▶ _Source excerpt_:
++++++
Entry updated 8 March 2017. Tagged: TV.
UK tv series (1967-1968). An Everyman Films production for ATV. Produced by David Tomblin. Created, starring and partly written and directed by Patrick McGoohan (1928-2009); other writers included George Anthony Skene, Terence Feely; other directors included Don Chaffey, Pat Jackson. Script edited by George Markstein. Theme music by Ron Grainer. 17 50-minute episodes. Cast includes McGoohan, Leo McKern, Angelo Muscat, Peter Swanwick. Colour.
In this Kafka-esque, sf-related series a UK ex-secret agent (McGoohan), who for unknown reasons has resigned from his organization, is gassed in his apartment and wakes to find himself in The Village: a mysterious establishment whose geographical location is ambiguous and whose inhabitants consist of either rebels like himself or stooges of "Them" – the shadowy Secret Masters who run the place. Names are verboten and all villagers are identified by number, the central character being assigned as Number Six and repeatedly declaring "I am not a number. I am a free man!" This former spy (McGoohan had previously starred in a spy series called Danger Man [1960-1962, 1964-1968]) is unable to discover just who "They" are – perhaps the communists, perhaps his own government. His every movement in The Village – externally a cross between a bland Mediterranean holiday camp and an old people's home (in reality the bizarre resort of Portmeirion, Wales, designed by the architect Sir Clough Williams-Ellis [1883-1978] in collaboration with his wife, Amabel Williams-Ellis, between 1925 and 1975) – is watched by Number Two and his staff via pervasive CCTV. Various episodes concern his attempts to escape from The Village, his never-ending search for the unseen Number One, and the efforts of the different Number Twos (they generally change with each episode, though McKern made three appearances) to break him and discover why he resigned. The most obvious sf elements are the balloon-shaped Robot watchdogs and much complex brainwashing and surveillance equipment, including a Dream Hacking device that monitors dreams and projects them on to a screen in "A, B and C" (13 October 1967), and another machine that forces literal Identity Exchange in "Do Not Forsake Me Oh My Darling" (22 December 1967). One episode, the Western-themed "Living in Harmony" (29 December 1967), features Drug-enhanced Virtual Reality. Another violation of Number Six's mind is the force-feeding of knowledge via televisual hypnotic education in "The General" (3 November 1967), whose title character is an advanced Computer.
++++++
▶ _Written tasks_:
(1) Answer these about the entry on the 1967-1968 UK television series:
(a) Who wrote the theme music?
(b) What number is the central character assigned in The Village?
(c) Which episode features Drug-enhanced Virtual Reality?
(2) Can you pick up the entry on the 1967-1968 UK television series after its final sentence and carry it forward?

▶ _Extracted entries_:
++++++
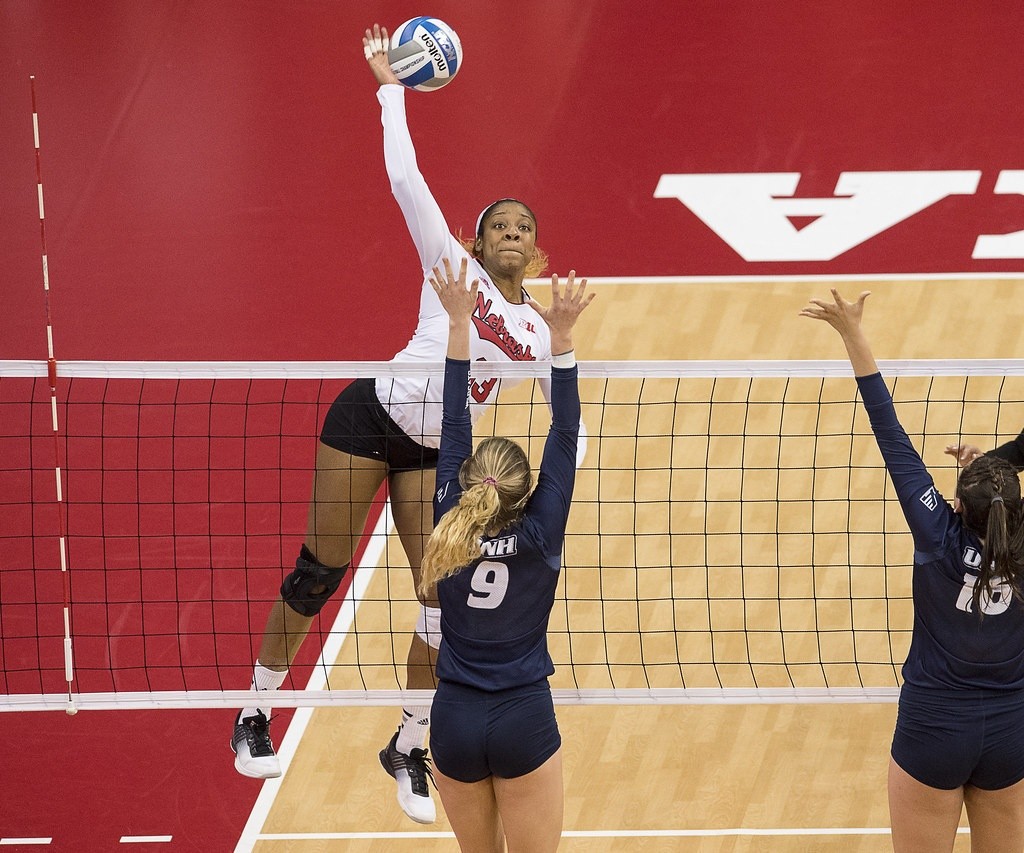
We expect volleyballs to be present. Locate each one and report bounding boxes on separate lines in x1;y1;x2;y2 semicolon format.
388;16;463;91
++++++
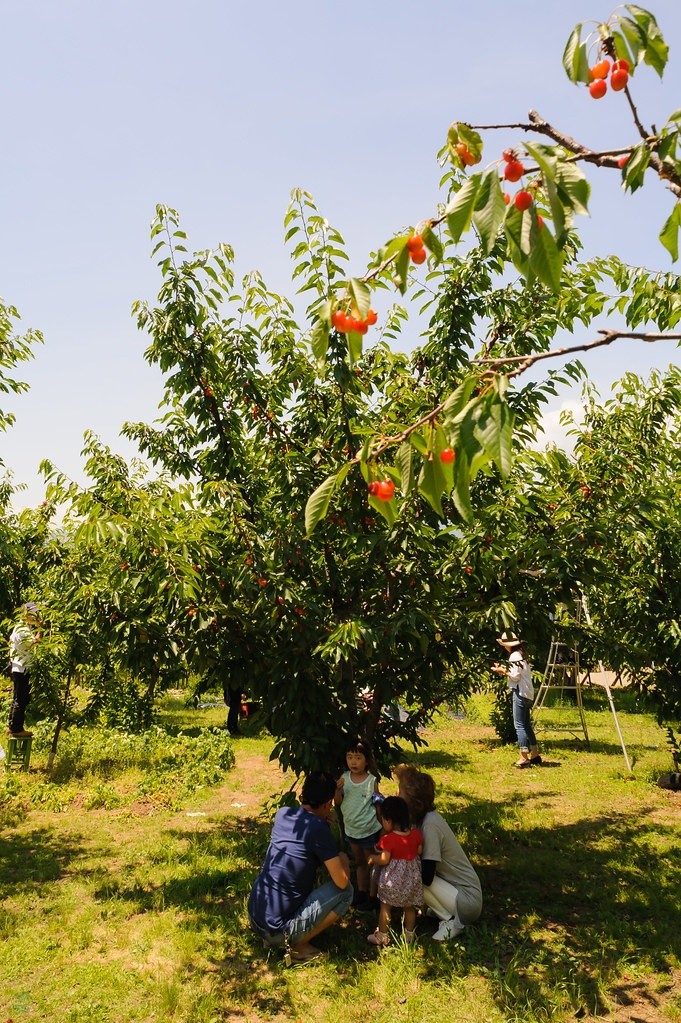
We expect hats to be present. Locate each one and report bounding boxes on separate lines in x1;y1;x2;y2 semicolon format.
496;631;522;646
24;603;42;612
++++++
▶ _Outputs_:
(1)
(a) Ron Grainer
(b) Number Six
(c) "Living in Harmony" (29 December 1967)

(2)
McGoohan was a puritan (no kissing on screen) and an acknowledged political conservative. The many liberal supporters of the series may have misinterpreted its Libertarian emphasis on individual strength, especially the power to resist incursions into one's mind, seeing the series instead as a plea for human rights and especially democratic freedoms. The excellent, surrealist final episode "Fall Out" (1 February 1968) interestingly renders the Politics of the whole series retrospectively ambiguous by suggesting that our metaphorical Prisons may be self-imposed; that Number Six is also in some sense Number One. (This is perhaps clued by dialogue in the repeated opening sequence: "Who are you?" "The new Number Two." "Who is Number One?" "You are Number Six." The finale inserts, as it were, a subliminal comma into that last statement.) The Prisoner who continues to resist brainwashing may have brainwashed himself into a prison of the mind. The series' thesis may thus be that freedom is impossible, as is opting out.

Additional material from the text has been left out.